Big BiteSan Jose, California, Jan. 13 (AP): Steve Jobs has a tough act to follow at the Macworld Conference and Expo on Tuesday.

At last year’s trade show, Apple’s charismatic CEO hurtled into the cellphone industry with the iPhone, jettisoned the word “computer” from the Macintosh maker’s name and launched the Apple TV set-top box.

Since then, Apple’s stock has doubled, its computers’ market share has grown and consumers have continued their love affair with iPod media players.

This year’s announcements are not likely to dazzle like last year’s. Jobs is expected to unveil a movie rental service, show off an ultra-portable laptop and maybe give the iPhone a faster connection to the Net.

“All I can say for certain is that Macworld 2008 is not going to top 2007. That was the Macworld of Macworlds,” said Charlie Wolf, analyst at Needham & Co.
....
- [Work required]
List each thing the Macworld news report says Jobs did at last year's trade show.

- [Dataset entries]
....
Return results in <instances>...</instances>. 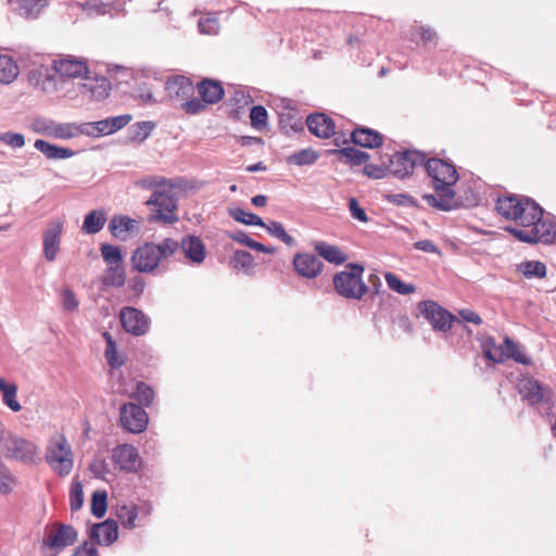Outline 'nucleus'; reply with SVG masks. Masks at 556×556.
I'll return each instance as SVG.
<instances>
[{
    "instance_id": "f257e3e1",
    "label": "nucleus",
    "mask_w": 556,
    "mask_h": 556,
    "mask_svg": "<svg viewBox=\"0 0 556 556\" xmlns=\"http://www.w3.org/2000/svg\"><path fill=\"white\" fill-rule=\"evenodd\" d=\"M175 247L172 238H166L160 243L147 242L138 247L130 257L132 269L144 274L153 273L163 258L174 256Z\"/></svg>"
},
{
    "instance_id": "f03ea898",
    "label": "nucleus",
    "mask_w": 556,
    "mask_h": 556,
    "mask_svg": "<svg viewBox=\"0 0 556 556\" xmlns=\"http://www.w3.org/2000/svg\"><path fill=\"white\" fill-rule=\"evenodd\" d=\"M495 207L502 217L514 220L519 228L525 223H532L540 215V205L536 202L515 194L498 197Z\"/></svg>"
},
{
    "instance_id": "7ed1b4c3",
    "label": "nucleus",
    "mask_w": 556,
    "mask_h": 556,
    "mask_svg": "<svg viewBox=\"0 0 556 556\" xmlns=\"http://www.w3.org/2000/svg\"><path fill=\"white\" fill-rule=\"evenodd\" d=\"M194 89L190 78L182 75H174L166 79L165 91L168 100L179 105L187 114H199L204 111V104L199 98H194Z\"/></svg>"
},
{
    "instance_id": "20e7f679",
    "label": "nucleus",
    "mask_w": 556,
    "mask_h": 556,
    "mask_svg": "<svg viewBox=\"0 0 556 556\" xmlns=\"http://www.w3.org/2000/svg\"><path fill=\"white\" fill-rule=\"evenodd\" d=\"M349 270H342L333 276L334 291L342 298L361 300L368 291L363 281L364 266L358 263H349L345 266Z\"/></svg>"
},
{
    "instance_id": "39448f33",
    "label": "nucleus",
    "mask_w": 556,
    "mask_h": 556,
    "mask_svg": "<svg viewBox=\"0 0 556 556\" xmlns=\"http://www.w3.org/2000/svg\"><path fill=\"white\" fill-rule=\"evenodd\" d=\"M506 231L516 239L527 243L542 242L551 244L556 242V225L548 219L543 218V210L540 206V215L532 223H525L521 228L506 227Z\"/></svg>"
},
{
    "instance_id": "423d86ee",
    "label": "nucleus",
    "mask_w": 556,
    "mask_h": 556,
    "mask_svg": "<svg viewBox=\"0 0 556 556\" xmlns=\"http://www.w3.org/2000/svg\"><path fill=\"white\" fill-rule=\"evenodd\" d=\"M422 167H425L426 173L432 179L433 187H438L441 190L454 191L453 186L459 179L454 164L438 157H426Z\"/></svg>"
},
{
    "instance_id": "0eeeda50",
    "label": "nucleus",
    "mask_w": 556,
    "mask_h": 556,
    "mask_svg": "<svg viewBox=\"0 0 556 556\" xmlns=\"http://www.w3.org/2000/svg\"><path fill=\"white\" fill-rule=\"evenodd\" d=\"M425 159L426 154L417 150L396 152L389 157V174L405 179L414 173L416 167L422 166Z\"/></svg>"
},
{
    "instance_id": "6e6552de",
    "label": "nucleus",
    "mask_w": 556,
    "mask_h": 556,
    "mask_svg": "<svg viewBox=\"0 0 556 556\" xmlns=\"http://www.w3.org/2000/svg\"><path fill=\"white\" fill-rule=\"evenodd\" d=\"M147 205L154 206V213L150 215V222H161L163 224H174L178 220L175 211L177 210L176 198L167 191H154Z\"/></svg>"
},
{
    "instance_id": "1a4fd4ad",
    "label": "nucleus",
    "mask_w": 556,
    "mask_h": 556,
    "mask_svg": "<svg viewBox=\"0 0 556 556\" xmlns=\"http://www.w3.org/2000/svg\"><path fill=\"white\" fill-rule=\"evenodd\" d=\"M418 309L434 331L446 332L456 320L454 315L432 300L421 301Z\"/></svg>"
},
{
    "instance_id": "9d476101",
    "label": "nucleus",
    "mask_w": 556,
    "mask_h": 556,
    "mask_svg": "<svg viewBox=\"0 0 556 556\" xmlns=\"http://www.w3.org/2000/svg\"><path fill=\"white\" fill-rule=\"evenodd\" d=\"M176 244L174 255L181 252L184 257L192 264L200 265L206 257V248L200 237L194 235H186L180 241L174 239Z\"/></svg>"
},
{
    "instance_id": "9b49d317",
    "label": "nucleus",
    "mask_w": 556,
    "mask_h": 556,
    "mask_svg": "<svg viewBox=\"0 0 556 556\" xmlns=\"http://www.w3.org/2000/svg\"><path fill=\"white\" fill-rule=\"evenodd\" d=\"M149 422L147 412L135 403H126L121 407V424L131 433H140L146 430Z\"/></svg>"
},
{
    "instance_id": "f8f14e48",
    "label": "nucleus",
    "mask_w": 556,
    "mask_h": 556,
    "mask_svg": "<svg viewBox=\"0 0 556 556\" xmlns=\"http://www.w3.org/2000/svg\"><path fill=\"white\" fill-rule=\"evenodd\" d=\"M119 320L125 331L132 336L139 337L149 330V318L136 307H123L119 312Z\"/></svg>"
},
{
    "instance_id": "ddd939ff",
    "label": "nucleus",
    "mask_w": 556,
    "mask_h": 556,
    "mask_svg": "<svg viewBox=\"0 0 556 556\" xmlns=\"http://www.w3.org/2000/svg\"><path fill=\"white\" fill-rule=\"evenodd\" d=\"M520 393L531 405L553 403V391L533 378L526 379L520 384Z\"/></svg>"
},
{
    "instance_id": "4468645a",
    "label": "nucleus",
    "mask_w": 556,
    "mask_h": 556,
    "mask_svg": "<svg viewBox=\"0 0 556 556\" xmlns=\"http://www.w3.org/2000/svg\"><path fill=\"white\" fill-rule=\"evenodd\" d=\"M77 530L70 525L56 523L55 531L43 539V545L59 553L73 545L77 540Z\"/></svg>"
},
{
    "instance_id": "2eb2a0df",
    "label": "nucleus",
    "mask_w": 556,
    "mask_h": 556,
    "mask_svg": "<svg viewBox=\"0 0 556 556\" xmlns=\"http://www.w3.org/2000/svg\"><path fill=\"white\" fill-rule=\"evenodd\" d=\"M35 88L45 93H54L60 90L61 85L64 83L53 66L40 67L36 70L30 77Z\"/></svg>"
},
{
    "instance_id": "dca6fc26",
    "label": "nucleus",
    "mask_w": 556,
    "mask_h": 556,
    "mask_svg": "<svg viewBox=\"0 0 556 556\" xmlns=\"http://www.w3.org/2000/svg\"><path fill=\"white\" fill-rule=\"evenodd\" d=\"M108 229L119 241H127L140 231L139 222L127 215H114Z\"/></svg>"
},
{
    "instance_id": "f3484780",
    "label": "nucleus",
    "mask_w": 556,
    "mask_h": 556,
    "mask_svg": "<svg viewBox=\"0 0 556 556\" xmlns=\"http://www.w3.org/2000/svg\"><path fill=\"white\" fill-rule=\"evenodd\" d=\"M292 263L298 275L307 279L316 278L324 267L319 257L309 253H296Z\"/></svg>"
},
{
    "instance_id": "a211bd4d",
    "label": "nucleus",
    "mask_w": 556,
    "mask_h": 556,
    "mask_svg": "<svg viewBox=\"0 0 556 556\" xmlns=\"http://www.w3.org/2000/svg\"><path fill=\"white\" fill-rule=\"evenodd\" d=\"M89 538L94 544L111 545L118 538L117 521L109 518L102 522L94 523L89 531Z\"/></svg>"
},
{
    "instance_id": "6ab92c4d",
    "label": "nucleus",
    "mask_w": 556,
    "mask_h": 556,
    "mask_svg": "<svg viewBox=\"0 0 556 556\" xmlns=\"http://www.w3.org/2000/svg\"><path fill=\"white\" fill-rule=\"evenodd\" d=\"M63 223L53 220L43 232V254L48 262H53L60 250Z\"/></svg>"
},
{
    "instance_id": "aec40b11",
    "label": "nucleus",
    "mask_w": 556,
    "mask_h": 556,
    "mask_svg": "<svg viewBox=\"0 0 556 556\" xmlns=\"http://www.w3.org/2000/svg\"><path fill=\"white\" fill-rule=\"evenodd\" d=\"M52 66L64 81L75 77H86L89 74L87 65L77 59L64 58L54 60Z\"/></svg>"
},
{
    "instance_id": "412c9836",
    "label": "nucleus",
    "mask_w": 556,
    "mask_h": 556,
    "mask_svg": "<svg viewBox=\"0 0 556 556\" xmlns=\"http://www.w3.org/2000/svg\"><path fill=\"white\" fill-rule=\"evenodd\" d=\"M197 90L200 96V102L204 104V110L207 104H215L219 102L224 94V88L219 80L204 78L197 85Z\"/></svg>"
},
{
    "instance_id": "4be33fe9",
    "label": "nucleus",
    "mask_w": 556,
    "mask_h": 556,
    "mask_svg": "<svg viewBox=\"0 0 556 556\" xmlns=\"http://www.w3.org/2000/svg\"><path fill=\"white\" fill-rule=\"evenodd\" d=\"M308 130L318 138L328 139L334 135V122L324 113H313L306 117Z\"/></svg>"
},
{
    "instance_id": "5701e85b",
    "label": "nucleus",
    "mask_w": 556,
    "mask_h": 556,
    "mask_svg": "<svg viewBox=\"0 0 556 556\" xmlns=\"http://www.w3.org/2000/svg\"><path fill=\"white\" fill-rule=\"evenodd\" d=\"M433 189L437 195L428 193L422 197L428 205L444 212L455 210L459 206V202L455 200V191L441 190L438 187H433Z\"/></svg>"
},
{
    "instance_id": "b1692460",
    "label": "nucleus",
    "mask_w": 556,
    "mask_h": 556,
    "mask_svg": "<svg viewBox=\"0 0 556 556\" xmlns=\"http://www.w3.org/2000/svg\"><path fill=\"white\" fill-rule=\"evenodd\" d=\"M0 445L7 452H33L34 444L23 438H20L9 431L2 422H0Z\"/></svg>"
},
{
    "instance_id": "393cba45",
    "label": "nucleus",
    "mask_w": 556,
    "mask_h": 556,
    "mask_svg": "<svg viewBox=\"0 0 556 556\" xmlns=\"http://www.w3.org/2000/svg\"><path fill=\"white\" fill-rule=\"evenodd\" d=\"M351 141L355 146L374 149L382 144L383 138L377 130L359 126L351 132Z\"/></svg>"
},
{
    "instance_id": "a878e982",
    "label": "nucleus",
    "mask_w": 556,
    "mask_h": 556,
    "mask_svg": "<svg viewBox=\"0 0 556 556\" xmlns=\"http://www.w3.org/2000/svg\"><path fill=\"white\" fill-rule=\"evenodd\" d=\"M14 10L25 18H36L47 7V0H10Z\"/></svg>"
},
{
    "instance_id": "bb28decb",
    "label": "nucleus",
    "mask_w": 556,
    "mask_h": 556,
    "mask_svg": "<svg viewBox=\"0 0 556 556\" xmlns=\"http://www.w3.org/2000/svg\"><path fill=\"white\" fill-rule=\"evenodd\" d=\"M34 147L50 160L68 159L75 154V151L70 148L54 146L43 139H37Z\"/></svg>"
},
{
    "instance_id": "cd10ccee",
    "label": "nucleus",
    "mask_w": 556,
    "mask_h": 556,
    "mask_svg": "<svg viewBox=\"0 0 556 556\" xmlns=\"http://www.w3.org/2000/svg\"><path fill=\"white\" fill-rule=\"evenodd\" d=\"M86 83L83 87L90 93V97L96 101H101L109 96L111 83L106 77H97L91 79L86 75Z\"/></svg>"
},
{
    "instance_id": "c85d7f7f",
    "label": "nucleus",
    "mask_w": 556,
    "mask_h": 556,
    "mask_svg": "<svg viewBox=\"0 0 556 556\" xmlns=\"http://www.w3.org/2000/svg\"><path fill=\"white\" fill-rule=\"evenodd\" d=\"M315 251L320 257L336 265H341L348 260L346 254L340 248L325 241L316 242Z\"/></svg>"
},
{
    "instance_id": "c756f323",
    "label": "nucleus",
    "mask_w": 556,
    "mask_h": 556,
    "mask_svg": "<svg viewBox=\"0 0 556 556\" xmlns=\"http://www.w3.org/2000/svg\"><path fill=\"white\" fill-rule=\"evenodd\" d=\"M331 153L337 155L339 161L351 166L365 164L369 160V154L367 152L352 147L332 150Z\"/></svg>"
},
{
    "instance_id": "7c9ffc66",
    "label": "nucleus",
    "mask_w": 556,
    "mask_h": 556,
    "mask_svg": "<svg viewBox=\"0 0 556 556\" xmlns=\"http://www.w3.org/2000/svg\"><path fill=\"white\" fill-rule=\"evenodd\" d=\"M73 454H45V460L60 476H67L73 468Z\"/></svg>"
},
{
    "instance_id": "2f4dec72",
    "label": "nucleus",
    "mask_w": 556,
    "mask_h": 556,
    "mask_svg": "<svg viewBox=\"0 0 556 556\" xmlns=\"http://www.w3.org/2000/svg\"><path fill=\"white\" fill-rule=\"evenodd\" d=\"M101 282L106 287L122 288L126 282V270L124 266H108L101 276Z\"/></svg>"
},
{
    "instance_id": "473e14b6",
    "label": "nucleus",
    "mask_w": 556,
    "mask_h": 556,
    "mask_svg": "<svg viewBox=\"0 0 556 556\" xmlns=\"http://www.w3.org/2000/svg\"><path fill=\"white\" fill-rule=\"evenodd\" d=\"M106 214L103 210H93L85 216L81 231L88 235L98 233L104 227Z\"/></svg>"
},
{
    "instance_id": "72a5a7b5",
    "label": "nucleus",
    "mask_w": 556,
    "mask_h": 556,
    "mask_svg": "<svg viewBox=\"0 0 556 556\" xmlns=\"http://www.w3.org/2000/svg\"><path fill=\"white\" fill-rule=\"evenodd\" d=\"M112 462L126 472H137L143 465L140 454H112Z\"/></svg>"
},
{
    "instance_id": "f704fd0d",
    "label": "nucleus",
    "mask_w": 556,
    "mask_h": 556,
    "mask_svg": "<svg viewBox=\"0 0 556 556\" xmlns=\"http://www.w3.org/2000/svg\"><path fill=\"white\" fill-rule=\"evenodd\" d=\"M18 66L15 61L5 54H0V84H10L18 75Z\"/></svg>"
},
{
    "instance_id": "c9c22d12",
    "label": "nucleus",
    "mask_w": 556,
    "mask_h": 556,
    "mask_svg": "<svg viewBox=\"0 0 556 556\" xmlns=\"http://www.w3.org/2000/svg\"><path fill=\"white\" fill-rule=\"evenodd\" d=\"M504 358H511L522 365H531L532 359L519 349V345L509 337L504 339Z\"/></svg>"
},
{
    "instance_id": "e433bc0d",
    "label": "nucleus",
    "mask_w": 556,
    "mask_h": 556,
    "mask_svg": "<svg viewBox=\"0 0 556 556\" xmlns=\"http://www.w3.org/2000/svg\"><path fill=\"white\" fill-rule=\"evenodd\" d=\"M0 390L2 392L3 403L13 412H20L22 406L16 400V384L8 383L4 378H0Z\"/></svg>"
},
{
    "instance_id": "4c0bfd02",
    "label": "nucleus",
    "mask_w": 556,
    "mask_h": 556,
    "mask_svg": "<svg viewBox=\"0 0 556 556\" xmlns=\"http://www.w3.org/2000/svg\"><path fill=\"white\" fill-rule=\"evenodd\" d=\"M481 348L486 359L494 363H502L504 361V349L503 346H497L493 337L481 339Z\"/></svg>"
},
{
    "instance_id": "58836bf2",
    "label": "nucleus",
    "mask_w": 556,
    "mask_h": 556,
    "mask_svg": "<svg viewBox=\"0 0 556 556\" xmlns=\"http://www.w3.org/2000/svg\"><path fill=\"white\" fill-rule=\"evenodd\" d=\"M261 227L265 228L271 237L279 239L286 245L292 247L295 244L294 238L285 230L281 223L276 220H268L264 222V225Z\"/></svg>"
},
{
    "instance_id": "ea45409f",
    "label": "nucleus",
    "mask_w": 556,
    "mask_h": 556,
    "mask_svg": "<svg viewBox=\"0 0 556 556\" xmlns=\"http://www.w3.org/2000/svg\"><path fill=\"white\" fill-rule=\"evenodd\" d=\"M116 517L126 529H132L138 517V507L135 504L122 505L116 508Z\"/></svg>"
},
{
    "instance_id": "a19ab883",
    "label": "nucleus",
    "mask_w": 556,
    "mask_h": 556,
    "mask_svg": "<svg viewBox=\"0 0 556 556\" xmlns=\"http://www.w3.org/2000/svg\"><path fill=\"white\" fill-rule=\"evenodd\" d=\"M229 216H231L236 222H239L249 226H262L264 225V220L256 214L248 212L241 207H231L228 210Z\"/></svg>"
},
{
    "instance_id": "79ce46f5",
    "label": "nucleus",
    "mask_w": 556,
    "mask_h": 556,
    "mask_svg": "<svg viewBox=\"0 0 556 556\" xmlns=\"http://www.w3.org/2000/svg\"><path fill=\"white\" fill-rule=\"evenodd\" d=\"M101 256L108 266L123 265V253L119 247L102 243L100 247Z\"/></svg>"
},
{
    "instance_id": "37998d69",
    "label": "nucleus",
    "mask_w": 556,
    "mask_h": 556,
    "mask_svg": "<svg viewBox=\"0 0 556 556\" xmlns=\"http://www.w3.org/2000/svg\"><path fill=\"white\" fill-rule=\"evenodd\" d=\"M318 156V153L311 148L302 149L289 155L287 162L298 166L312 165L317 161Z\"/></svg>"
},
{
    "instance_id": "c03bdc74",
    "label": "nucleus",
    "mask_w": 556,
    "mask_h": 556,
    "mask_svg": "<svg viewBox=\"0 0 556 556\" xmlns=\"http://www.w3.org/2000/svg\"><path fill=\"white\" fill-rule=\"evenodd\" d=\"M108 510V493L104 490L93 492L91 496V514L101 519L105 516Z\"/></svg>"
},
{
    "instance_id": "a18cd8bd",
    "label": "nucleus",
    "mask_w": 556,
    "mask_h": 556,
    "mask_svg": "<svg viewBox=\"0 0 556 556\" xmlns=\"http://www.w3.org/2000/svg\"><path fill=\"white\" fill-rule=\"evenodd\" d=\"M519 270L526 278H543L546 275V266L540 261H526L519 265Z\"/></svg>"
},
{
    "instance_id": "49530a36",
    "label": "nucleus",
    "mask_w": 556,
    "mask_h": 556,
    "mask_svg": "<svg viewBox=\"0 0 556 556\" xmlns=\"http://www.w3.org/2000/svg\"><path fill=\"white\" fill-rule=\"evenodd\" d=\"M103 337L106 341L105 358L112 368H119L125 364L124 358H119L117 354L116 343L109 332H104Z\"/></svg>"
},
{
    "instance_id": "de8ad7c7",
    "label": "nucleus",
    "mask_w": 556,
    "mask_h": 556,
    "mask_svg": "<svg viewBox=\"0 0 556 556\" xmlns=\"http://www.w3.org/2000/svg\"><path fill=\"white\" fill-rule=\"evenodd\" d=\"M154 390L142 381L137 382L136 390L131 394V397L135 399L141 405V407L150 406L154 400Z\"/></svg>"
},
{
    "instance_id": "09e8293b",
    "label": "nucleus",
    "mask_w": 556,
    "mask_h": 556,
    "mask_svg": "<svg viewBox=\"0 0 556 556\" xmlns=\"http://www.w3.org/2000/svg\"><path fill=\"white\" fill-rule=\"evenodd\" d=\"M155 124L151 121L147 122H138L134 124L130 128V138L134 141L142 142L144 141L152 130L154 129Z\"/></svg>"
},
{
    "instance_id": "8fccbe9b",
    "label": "nucleus",
    "mask_w": 556,
    "mask_h": 556,
    "mask_svg": "<svg viewBox=\"0 0 556 556\" xmlns=\"http://www.w3.org/2000/svg\"><path fill=\"white\" fill-rule=\"evenodd\" d=\"M386 281L388 287L397 292L399 294L407 295L413 292H415L416 288L412 283H405L403 282L395 274L393 273H387L386 274Z\"/></svg>"
},
{
    "instance_id": "3c124183",
    "label": "nucleus",
    "mask_w": 556,
    "mask_h": 556,
    "mask_svg": "<svg viewBox=\"0 0 556 556\" xmlns=\"http://www.w3.org/2000/svg\"><path fill=\"white\" fill-rule=\"evenodd\" d=\"M279 124L281 129H283L287 134L289 131L299 132L304 128L302 118L290 112L280 116Z\"/></svg>"
},
{
    "instance_id": "603ef678",
    "label": "nucleus",
    "mask_w": 556,
    "mask_h": 556,
    "mask_svg": "<svg viewBox=\"0 0 556 556\" xmlns=\"http://www.w3.org/2000/svg\"><path fill=\"white\" fill-rule=\"evenodd\" d=\"M84 505L83 484L74 480L70 490V506L72 511H78Z\"/></svg>"
},
{
    "instance_id": "864d4df0",
    "label": "nucleus",
    "mask_w": 556,
    "mask_h": 556,
    "mask_svg": "<svg viewBox=\"0 0 556 556\" xmlns=\"http://www.w3.org/2000/svg\"><path fill=\"white\" fill-rule=\"evenodd\" d=\"M77 124L76 123H54L52 137L58 139H72L77 137Z\"/></svg>"
},
{
    "instance_id": "5fc2aeb1",
    "label": "nucleus",
    "mask_w": 556,
    "mask_h": 556,
    "mask_svg": "<svg viewBox=\"0 0 556 556\" xmlns=\"http://www.w3.org/2000/svg\"><path fill=\"white\" fill-rule=\"evenodd\" d=\"M267 111L262 105H254L250 111L251 125L255 129H263L267 125Z\"/></svg>"
},
{
    "instance_id": "6e6d98bb",
    "label": "nucleus",
    "mask_w": 556,
    "mask_h": 556,
    "mask_svg": "<svg viewBox=\"0 0 556 556\" xmlns=\"http://www.w3.org/2000/svg\"><path fill=\"white\" fill-rule=\"evenodd\" d=\"M414 34L418 35L424 43L437 45L439 36L434 28L428 25H416L413 28Z\"/></svg>"
},
{
    "instance_id": "4d7b16f0",
    "label": "nucleus",
    "mask_w": 556,
    "mask_h": 556,
    "mask_svg": "<svg viewBox=\"0 0 556 556\" xmlns=\"http://www.w3.org/2000/svg\"><path fill=\"white\" fill-rule=\"evenodd\" d=\"M47 452H71V446L67 443L65 435L61 432H55L50 438Z\"/></svg>"
},
{
    "instance_id": "13d9d810",
    "label": "nucleus",
    "mask_w": 556,
    "mask_h": 556,
    "mask_svg": "<svg viewBox=\"0 0 556 556\" xmlns=\"http://www.w3.org/2000/svg\"><path fill=\"white\" fill-rule=\"evenodd\" d=\"M386 199L388 202L399 206H419L417 200L408 193H391L387 194Z\"/></svg>"
},
{
    "instance_id": "bf43d9fd",
    "label": "nucleus",
    "mask_w": 556,
    "mask_h": 556,
    "mask_svg": "<svg viewBox=\"0 0 556 556\" xmlns=\"http://www.w3.org/2000/svg\"><path fill=\"white\" fill-rule=\"evenodd\" d=\"M0 142L13 149H20L25 146V137L20 132L7 131L0 135Z\"/></svg>"
},
{
    "instance_id": "052dcab7",
    "label": "nucleus",
    "mask_w": 556,
    "mask_h": 556,
    "mask_svg": "<svg viewBox=\"0 0 556 556\" xmlns=\"http://www.w3.org/2000/svg\"><path fill=\"white\" fill-rule=\"evenodd\" d=\"M54 123V121L39 117L33 121L31 128L37 134L52 137Z\"/></svg>"
},
{
    "instance_id": "680f3d73",
    "label": "nucleus",
    "mask_w": 556,
    "mask_h": 556,
    "mask_svg": "<svg viewBox=\"0 0 556 556\" xmlns=\"http://www.w3.org/2000/svg\"><path fill=\"white\" fill-rule=\"evenodd\" d=\"M13 482L14 478L10 470L0 463V493L4 495L11 493Z\"/></svg>"
},
{
    "instance_id": "e2e57ef3",
    "label": "nucleus",
    "mask_w": 556,
    "mask_h": 556,
    "mask_svg": "<svg viewBox=\"0 0 556 556\" xmlns=\"http://www.w3.org/2000/svg\"><path fill=\"white\" fill-rule=\"evenodd\" d=\"M364 174L369 178L380 179L389 174L388 164L376 165V164H366L364 167Z\"/></svg>"
},
{
    "instance_id": "0e129e2a",
    "label": "nucleus",
    "mask_w": 556,
    "mask_h": 556,
    "mask_svg": "<svg viewBox=\"0 0 556 556\" xmlns=\"http://www.w3.org/2000/svg\"><path fill=\"white\" fill-rule=\"evenodd\" d=\"M165 184V178L159 176H146L136 181V186L148 190L164 186Z\"/></svg>"
},
{
    "instance_id": "69168bd1",
    "label": "nucleus",
    "mask_w": 556,
    "mask_h": 556,
    "mask_svg": "<svg viewBox=\"0 0 556 556\" xmlns=\"http://www.w3.org/2000/svg\"><path fill=\"white\" fill-rule=\"evenodd\" d=\"M233 262L236 263L237 267L248 269L253 266V256L247 251L238 250L233 254Z\"/></svg>"
},
{
    "instance_id": "338daca9",
    "label": "nucleus",
    "mask_w": 556,
    "mask_h": 556,
    "mask_svg": "<svg viewBox=\"0 0 556 556\" xmlns=\"http://www.w3.org/2000/svg\"><path fill=\"white\" fill-rule=\"evenodd\" d=\"M349 210L351 216L362 223L368 222V216L364 208H362L355 198H350L349 200Z\"/></svg>"
},
{
    "instance_id": "774afa93",
    "label": "nucleus",
    "mask_w": 556,
    "mask_h": 556,
    "mask_svg": "<svg viewBox=\"0 0 556 556\" xmlns=\"http://www.w3.org/2000/svg\"><path fill=\"white\" fill-rule=\"evenodd\" d=\"M72 556H98V549L89 541H84L75 548Z\"/></svg>"
}]
</instances>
....
- [Solution]
- Moved Apple into the cellphone industry with the iPhone
- Dropped the word "computer" from the company's name
- Launched the Apple TV set-top box